Furniture, Finishes, and Fixtures

You do not need a specified FF&E schedule. If you have selected specific products — a particular sofa range, a tile finish, a kitchen manufacturer — share links or images and we will match them. If you haven't, tell us the target market and price point, and we will populate the scene with appropriate, aspirational pieces that reinforce the property's positioning. A first-time buyer development in Dublin and a luxury penthouse in Lisbon require entirely different staging logic, and we apply that without being prompted.

For finishes, even approximate descriptions work: 'light oak flooring, white walls, brushed brass hardware' gives us enough to build a coherent material palette. If you are still deciding between options, we can produce variants — a warm palette versus a cool palette, for example — so you can make the decision with visual evidence rather than swatches alone.

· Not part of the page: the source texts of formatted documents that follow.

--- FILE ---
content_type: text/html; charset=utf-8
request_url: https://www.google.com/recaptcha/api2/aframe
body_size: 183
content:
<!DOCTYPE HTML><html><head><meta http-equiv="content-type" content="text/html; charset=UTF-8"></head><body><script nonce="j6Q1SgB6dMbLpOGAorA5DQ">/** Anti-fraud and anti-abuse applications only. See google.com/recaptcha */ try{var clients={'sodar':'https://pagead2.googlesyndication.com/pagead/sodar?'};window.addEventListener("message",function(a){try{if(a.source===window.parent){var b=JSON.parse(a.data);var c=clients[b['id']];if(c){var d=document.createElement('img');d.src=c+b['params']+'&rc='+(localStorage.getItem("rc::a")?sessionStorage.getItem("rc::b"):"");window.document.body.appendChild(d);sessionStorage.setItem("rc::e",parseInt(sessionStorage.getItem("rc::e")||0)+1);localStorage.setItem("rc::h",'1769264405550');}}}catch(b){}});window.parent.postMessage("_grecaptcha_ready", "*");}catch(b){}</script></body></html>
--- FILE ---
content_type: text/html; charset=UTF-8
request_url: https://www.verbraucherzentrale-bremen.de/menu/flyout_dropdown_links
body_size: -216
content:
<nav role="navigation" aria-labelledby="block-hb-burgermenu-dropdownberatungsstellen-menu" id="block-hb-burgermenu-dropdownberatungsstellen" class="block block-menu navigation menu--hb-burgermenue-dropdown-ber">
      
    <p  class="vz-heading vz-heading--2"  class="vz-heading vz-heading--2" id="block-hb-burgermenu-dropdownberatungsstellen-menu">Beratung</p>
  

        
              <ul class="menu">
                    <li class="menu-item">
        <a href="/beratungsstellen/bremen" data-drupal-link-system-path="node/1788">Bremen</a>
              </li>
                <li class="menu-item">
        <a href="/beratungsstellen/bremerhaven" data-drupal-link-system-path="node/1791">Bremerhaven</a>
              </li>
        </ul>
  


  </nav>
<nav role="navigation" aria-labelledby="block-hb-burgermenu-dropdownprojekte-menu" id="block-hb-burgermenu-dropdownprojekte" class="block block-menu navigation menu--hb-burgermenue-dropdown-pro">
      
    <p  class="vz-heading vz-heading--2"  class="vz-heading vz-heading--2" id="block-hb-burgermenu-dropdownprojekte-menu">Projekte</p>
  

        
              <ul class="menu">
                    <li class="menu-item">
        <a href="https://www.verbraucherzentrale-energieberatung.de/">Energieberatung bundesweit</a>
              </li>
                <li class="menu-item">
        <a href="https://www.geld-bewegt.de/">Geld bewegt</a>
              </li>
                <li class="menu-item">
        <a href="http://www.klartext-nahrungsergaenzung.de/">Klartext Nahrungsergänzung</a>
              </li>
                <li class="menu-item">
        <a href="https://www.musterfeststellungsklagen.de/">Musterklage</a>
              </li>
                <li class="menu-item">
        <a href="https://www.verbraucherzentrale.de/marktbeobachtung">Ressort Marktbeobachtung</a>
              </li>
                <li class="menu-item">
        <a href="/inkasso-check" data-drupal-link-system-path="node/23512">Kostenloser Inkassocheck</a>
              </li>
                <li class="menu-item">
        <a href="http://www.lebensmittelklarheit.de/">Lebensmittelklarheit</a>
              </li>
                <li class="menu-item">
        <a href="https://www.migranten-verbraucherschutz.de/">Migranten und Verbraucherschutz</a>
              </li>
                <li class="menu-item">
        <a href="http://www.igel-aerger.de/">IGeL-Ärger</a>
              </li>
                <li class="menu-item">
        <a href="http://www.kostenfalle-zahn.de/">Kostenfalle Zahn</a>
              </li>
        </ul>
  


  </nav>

The Brief Format That Works Best

There is no required template. The fastest briefs we receive are a WhatsApp message with four or five reference images, a voice note explaining the project, and a photo of whatever floor plan or site layout exists. From that, Fanny will confirm the scope, clarify any open questions in a single exchange, and have a first render ready within 48 hours. Formal documents and lengthy email threads are not a prerequisite — clear intent is.